There are several ways of getting the XSRF token into the request stream. What I do is add the following to the view:
...top of view...
#inject Microsoft.AspNet.Antiforgery.IAntiforgery af
...rest of view...
...inside the angular function...
var postHeaders = {
'X-XSRF-TOKEN': '#(af.GetTokens(this.Context).FormToken)',
'Content-Type': 'application/json; charset=utf-8',
};
$http.post( '/Dataset/DeleteDataset', JSON.stringify({ 'siteID': siteID }),
{
headers: postHeaders,
})
...rest of view...
The second part -- translating the JSON data -- is handled by decorating the model class on your action method with [FromBody]:
// the [FromBody] attribute on the model -- and a class model, rather than a
// single integer model -- are necessary so that MVC can parse the JSON-formatted
// text POSTed by angular
[HttpPost]
[ValidateAntiForgeryToken]
public IActionResult DeleteDataset( [FromBody] DeleteSiteViewModel model )
{
}
[FromBody] only works on class instances.
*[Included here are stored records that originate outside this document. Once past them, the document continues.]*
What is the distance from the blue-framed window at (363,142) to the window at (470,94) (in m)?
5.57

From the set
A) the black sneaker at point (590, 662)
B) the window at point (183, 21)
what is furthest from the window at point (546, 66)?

Even though in my case all I'm interested in is a single integer, I still had to dummy up a class, which only contains a single integer property.
Hope this helps.
Using a anti forgery token in a Ajax call is possible but if you are trying to secure a Api I really would suggest using a Access Token instead.
If you are relying on a identity token stored in a cookie as authentication for your Api, you will need to write code to compensate for when your cookie authentication times out, and your Ajax post is getting redirected to a login screen. This is especially important for SPAs and Angular apps.
Using a Access Token implementation instead, will allow you to refresh you access token (using a refresh token), to have long running sessions and also stop cookie thiefs from accessing your Apis.. and it will also stop XSRF :)
A access token purpose is to secure resources, like Web Apis.